I probably have to explain; provide a little background.

I am talking about cricket. Recently, a decent enough England team toured Australia. Of the 13 games played England lost twelve, and most importantly they lost all five of the test matches, and not by any small margins. Their key number three batsmen went home with a stress related illness, their key spinner retired mid series and now, upon returning to the UK, their number four batsmen, Kevin Pietersen, has been sacked.

I have never seen Pietersen play and can only rely on reading the Cricinfo commentary and news reports on his performances; it seem unanimous that he is one of the finest batsmen England have had in the last thirty years. His sacking has split opinion and it is certainly not related to his performance on the last tour, but is to do with 'lack of trust'; he does have a history of problematic relationships with teammates.
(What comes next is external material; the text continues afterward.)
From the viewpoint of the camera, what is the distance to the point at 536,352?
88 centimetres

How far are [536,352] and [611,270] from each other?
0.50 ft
However, to put it in more common terms, it would be like Barcelona sacking Messi; England do not have another batsman of that ability to replace him.

I must admit I do not like Pietersen - he is too arrogant like for my liking - and whilst good he is not that good, certainly not as good as believes himself to be. That said, my opinion may well have changed if I had seen him in the flesh, as it were. Cricket is a complicated game. It is a team game but it is personal performances that define it. At any one instance, it is one on one, bowler against batsman, and at those times team spirit must count for nothing. Statistics, as with baseball, pervade the game, and it is individual statistics that dominate. Even an average sports fan probably knows Bradman's batting average, even if they couldn't name another member of the Invincible's side he was part of. Individual players, not teams, are what people go to see and it is not uncommon (or wasn't when I watched cricket) that supporters would cheer opposing players that they liked.

Cricket therefore does not fit with modern management methods, of team building, of suppressing individual talent into a homogenous whole. Pietersen is not without precedent. David Gower, coincidentally also a number four batsman, was also prematurely ejected from the England team because he was different. First he was gifted with talent that very few are given and in a team of average performers it must have been galling that he perhaps did not make the most of sublime ability. Graham Gooch, then England captain was the opposite; a grafter who through sheer will power and hard work, maximised his talent to become one of England's best batsman, statistically at least. To get there he needed to practice and to discipline himself but not content with imposing those strictures on himself, he applied them to his team - work ethic replaced natural ability and Gower's insouciance must have been particularly galling. It is probably no coincidence that Gooch is the current England side's batting coach.

Could Gower have been an even better batsman if he had followed Gooch's methods; probably. But he would not have been Gower any more - a player who played by instinct. Of course it was frustrating when he got out playing a stroke that Gooch, playing by percentages, would never have played. But that is the point isn't it. If everything is played by percentages brilliance is quashed, innovation is packed into its box and put into a dark cupboard. This is what team building does, it kills free thinking.

So Pietersen, just 33 years old and with at least another 5 years of batting ahead of him, has been kicked out. The captain, Alistair Cook, remains and the team will be built around him, the captain who was leader when the team lost those matches, who scored less runs than Pietersen and who presided over the Ashes loss. A captain who obviously does not like individualism and certainly is unable to handle it. So he ejects it even though it certainly means his record as a captain will be worse because of it.

So as in most things today everything is brought down to the lowest common denominator. Individual brilliance is equated with trouble making, with disrupting the team ethic. But every team has its Viv Richards, its star performer, and failing to accommodate them means a team is just a bunch of also-rans, as England will now be.